Ins and Outs of Containers
Regardless of which type of container you choose, make sure it has an adequate drainage system. There should be holes in the bottom of the container through which water can escape. Raise the container up off the ground for better drainage. On the other end, you should avoid containers that have narrow openings. The wider the opening, the easier it is for you to get at your plants.

The overall size of the container should allow for adequate room for your plants' roots to grow. If you are growing plants that have deep roots, even if it is just one or two, then look for a pot that is quite deep. Finally, plants that are in containers tend to freeze faster than those that are planted in the ground. If you plan to keep your container garden out during the winter, or at least on colder nights in the fall, then you may want to consider wrapping the container with some type of insulating material, like burlap or an old blanket.

Now that you have your container all picked out, it's time to buy some plants to fill it with. Obviously, you'll want to pick plants that look nice together. If you're looking for a specifically winter themed container, then consider using evergreens, ivy and holly. Other good choices include pansies, primrose, Erica carnea and Erica darleyensis as these can also bloom in the winter (these plants are recommended for people living around zone 4). Placing plants of varying sizes in the same container can be especially beautiful – you'll have your very own mini garden.
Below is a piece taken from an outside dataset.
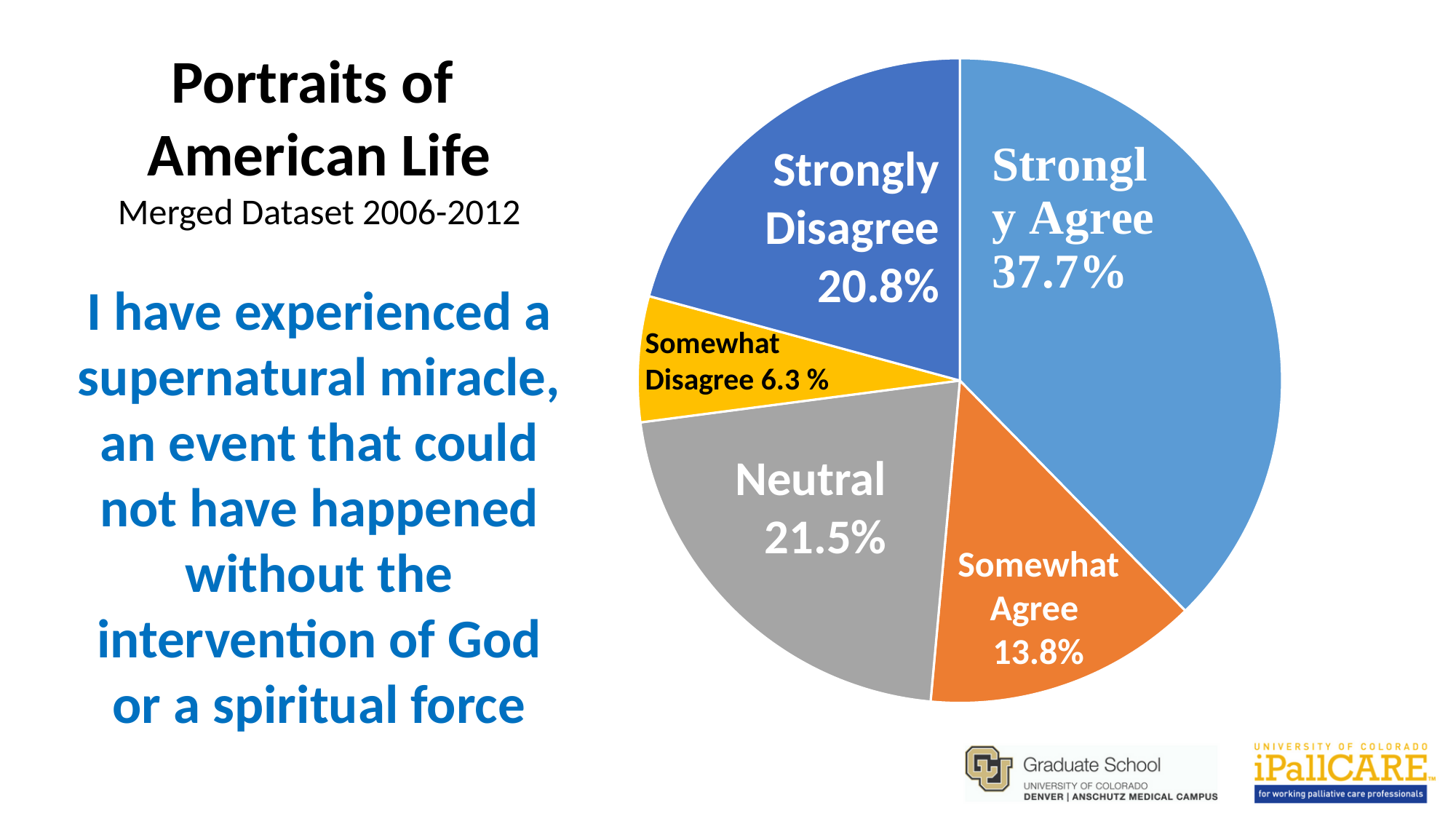
Which response category has the smallest share of the pie? Somewhat Disagree Which response category has the largest share of the pie? Strongly Agree What percentage of respondents Somewhat Disagree? 6.3 % What percentage of respondents Somewhat Agree? 13.8% What colour is the Somewhat Disagree slice? yellow What percentage of respondents Strongly Agree? 37.7% What kind of chart is shown on the slide? pie chart What percentage of respondents are Neutral? 21.5% How many slices does the pie chart have? 5 What is the difference in percentage points between Strongly Agree and Strongly Disagree? 16.9 Which is larger, the Somewhat Agree slice or the Neutral slice? Neutral What percentage of respondents Strongly Disagree? 20.8%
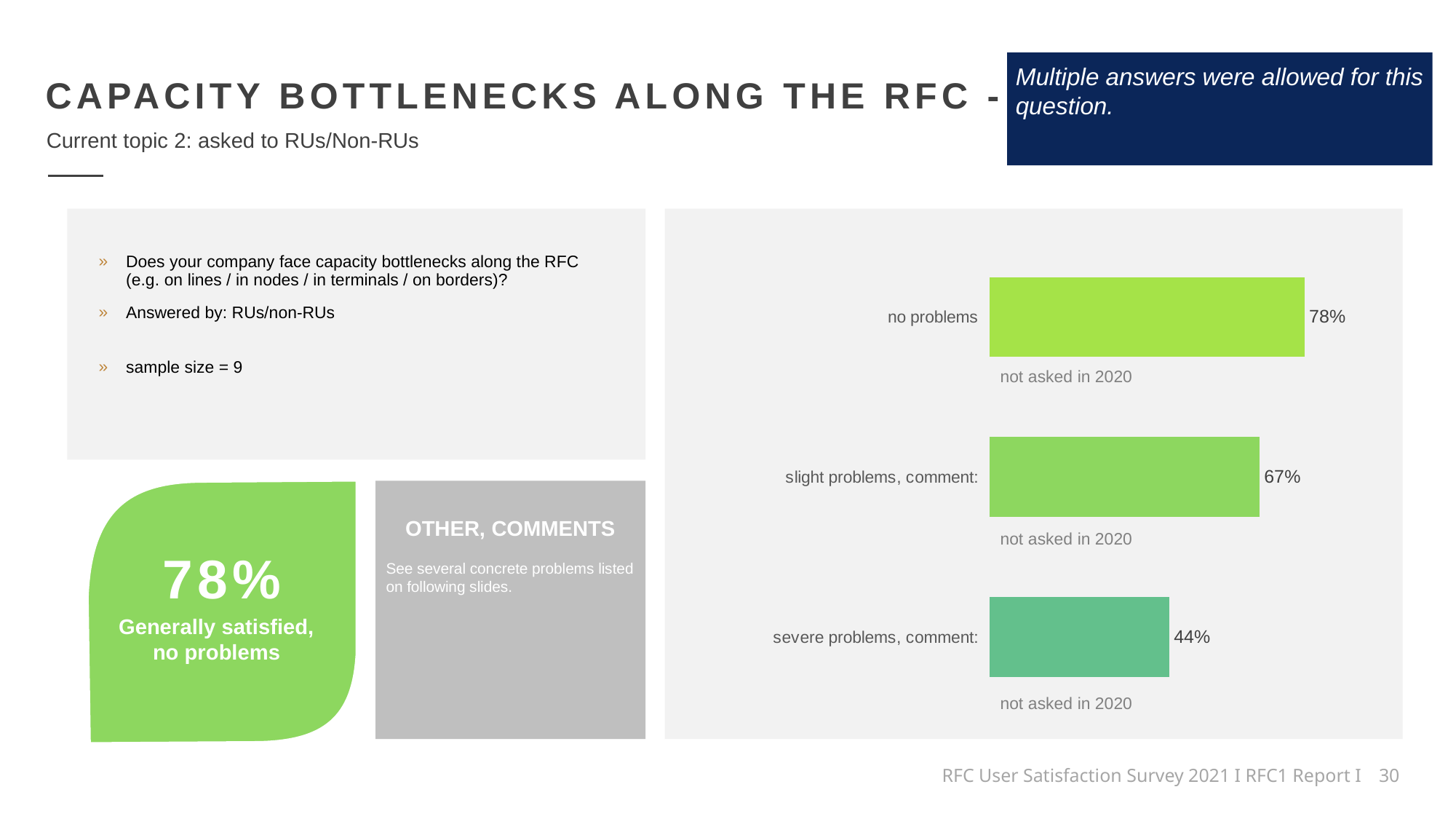
What kind of chart is shown on the slide? bar chart What text appears beneath each bar in the chart regarding the 2020 survey? not asked in 2020 Which category has the lowest value in the chart? severe problems, comment: What is the value shown for 'slight problems, comment:'? 67% What is the sample size stated for this question? 9 What percentage of respondents reported no problems with capacity bottlenecks along the RFC? 78% What is the difference between the values for 'no problems' and 'severe problems, comment:'? 34% What is the value shown for 'severe problems, comment:'? 44% Which category has the highest value in the chart? no problems Which is larger, the value for 'slight problems, comment:' or the value for 'severe problems, comment:'? slight problems, comment: What is the difference between the values for 'slight problems, comment:' and 'severe problems, comment:'? 23% How many categories are shown in the chart? 3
If you get started early enough, you can even plant a few crops. Some vegetables that do well in containers include swiss chard, broccoli, lettuce and brussell sprouts. If you plan to keep your containers outside, then consider planting some cabbage and kale. The color of the plant actually intensifies as the temperatures start to dip. However, if you want to harvest your crops, then take them inside when the first frost hits. While they don't need to be kept exceptionally warm, exposure to frost will ruin the vegetables.

Potting and Plant Care
Before you place your plants in your containers, lay some broken clay pot pieces to help the water drain out. Next, put in a layer of soil followed by your plants and then some more soil. Stop when the soil is about 1cm below the edge of the container. If you already have a garden, then just transplant some soil from there to your container. If you don't have a backyard garden, or you're a bit late getting started and the ground has already frozen over, then pop down to your local home improvement store and pick up a bag.

Don.t worry about using fertilizer in the winter. Since you only need to water your plants about once a week, the soil is better able to retain its nutrients. During the summer, though, it may be necessary to water your container garden as often as everyday. Regularly check your plants to see if they need watering by feeling the soil. If it is very dry, then you need to get out the watering can. You'll know your plants have had enough water when it starts to escape through the bottom.

If you are looking to have specifically a winter container garden, then it is best to get started on it in the early fall. This way, your plants have enough time to grow and establish themselves by the time winter arrives. Although growing plants need lots of sunshine, mature plants are usually happy with however much or little sunshine they receive, which is good news for winter gardeners. In fact, plants that have colorful foliage, berries or bark are happy being partly shaded or even completely shaded.

Evergreens - For That Wintry Feel
If you have harsh winters, you can also put together beautiful containers that will last the whole season by simply taking branches of evergreen trees such as pine, spruce and cedar. Place them in pots and add pinecones and sprigs of berries. When the snow settles on these branches, these simple arrangements look magnificent. Container gardening is a great and simple way to keep the beauty of plants in your life all year long. Get your garden started today.